_THE PROBLEM_
This exercise asks for the entries to be repeated exactly, without their images.

[INFORMATION SUPPLIED — start]

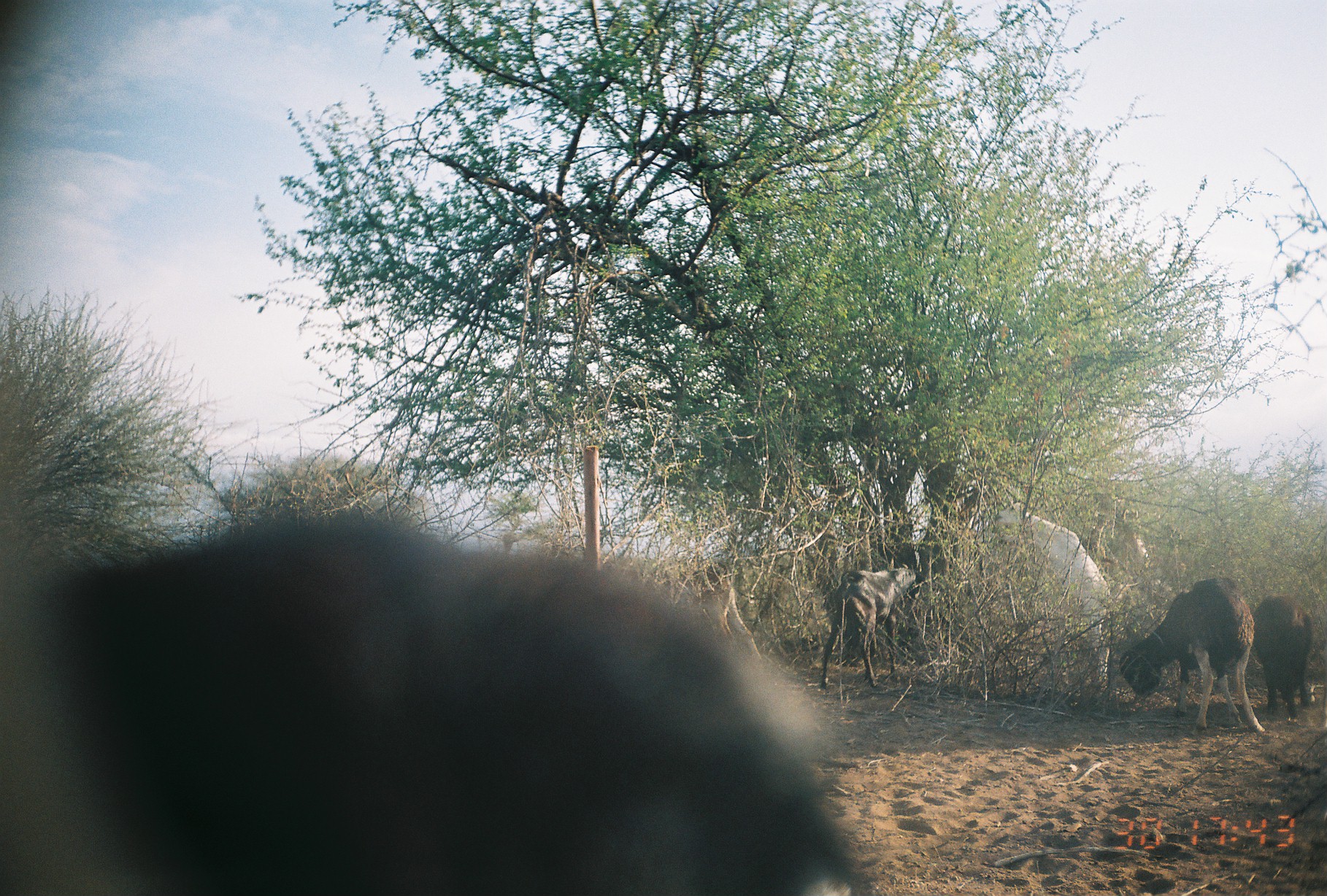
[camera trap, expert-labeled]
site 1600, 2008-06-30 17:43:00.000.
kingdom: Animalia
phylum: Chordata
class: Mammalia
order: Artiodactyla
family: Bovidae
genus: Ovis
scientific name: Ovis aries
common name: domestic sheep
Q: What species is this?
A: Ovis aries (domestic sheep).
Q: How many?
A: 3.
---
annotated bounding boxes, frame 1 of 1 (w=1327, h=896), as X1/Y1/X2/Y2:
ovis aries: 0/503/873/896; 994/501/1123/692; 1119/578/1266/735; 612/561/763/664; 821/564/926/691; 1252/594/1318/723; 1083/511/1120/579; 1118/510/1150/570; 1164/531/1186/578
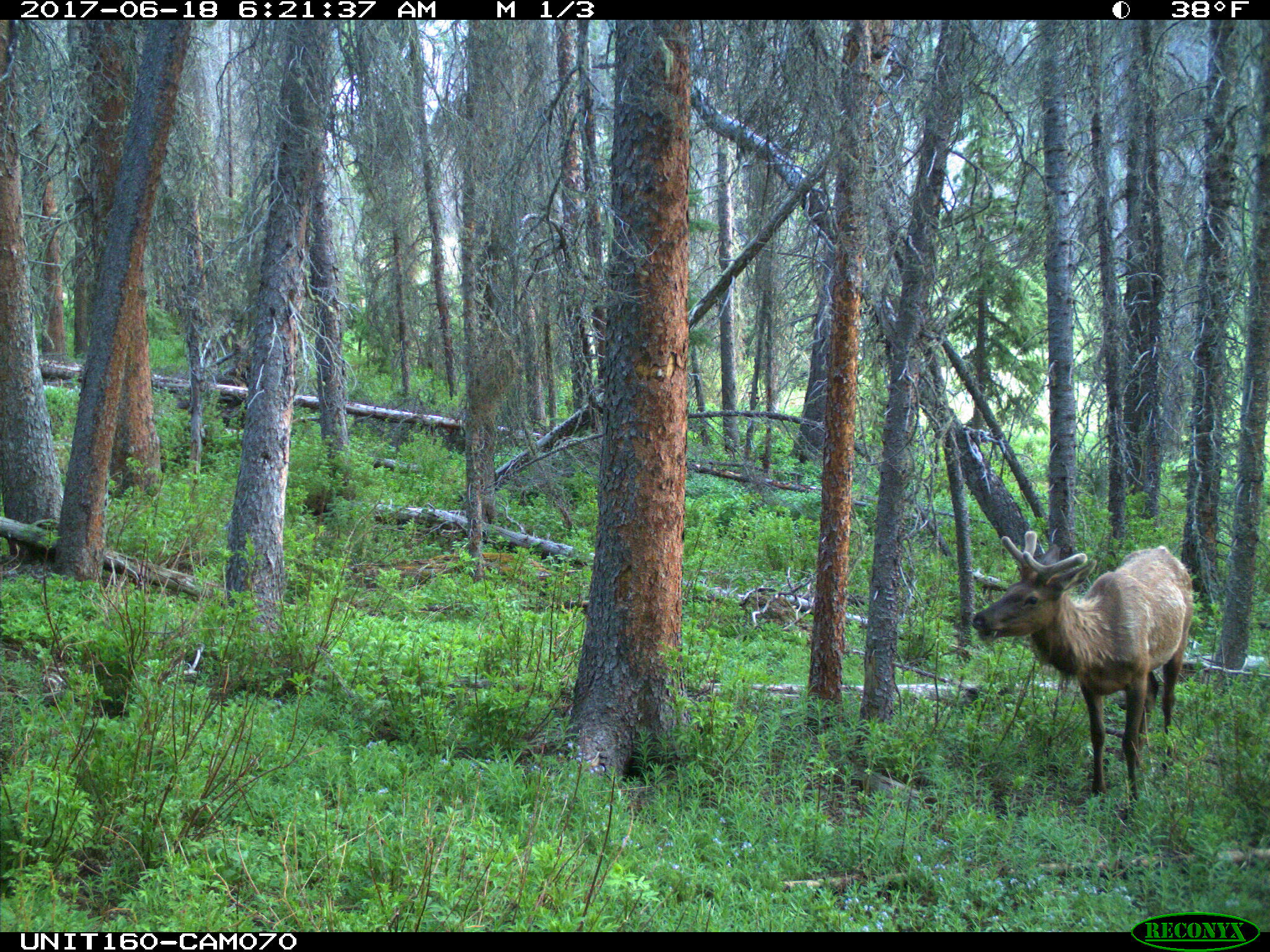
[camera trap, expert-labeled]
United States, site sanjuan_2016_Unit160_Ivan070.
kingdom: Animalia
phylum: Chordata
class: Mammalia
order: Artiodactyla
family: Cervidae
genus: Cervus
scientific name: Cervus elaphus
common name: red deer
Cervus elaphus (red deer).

[INFORMATION SUPPLIED — finish]

_WRITTEN RESPONSE_
[camera trap, expert-labeled]
site 1600, 2008-06-30 17:43:00.000.
kingdom: Animalia
phylum: Chordata
class: Mammalia
order: Artiodactyla
family: Bovidae
genus: Ovis
scientific name: Ovis aries
common name: domestic sheep
Q: What species is this?
A: Ovis aries (domestic sheep).
Q: How many?
A: 3.
---
annotated bounding boxes, frame 1 of 1 (w=1327, h=896), as X1/Y1/X2/Y2:
ovis aries: 0/503/873/896; 994/501/1123/692; 1119/578/1266/735; 612/561/763/664; 821/564/926/691; 1252/594/1318/723; 1083/511/1120/579; 1118/510/1150/570; 1164/531/1186/578
[camera trap, expert-labeled]
United States, site sanjuan_2016_Unit160_Ivan070.
kingdom: Animalia
phylum: Chordata
class: Mammalia
order: Artiodactyla
family: Cervidae
genus: Cervus
scientific name: Cervus elaphus
common name: red deer
Cervus elaphus (red deer).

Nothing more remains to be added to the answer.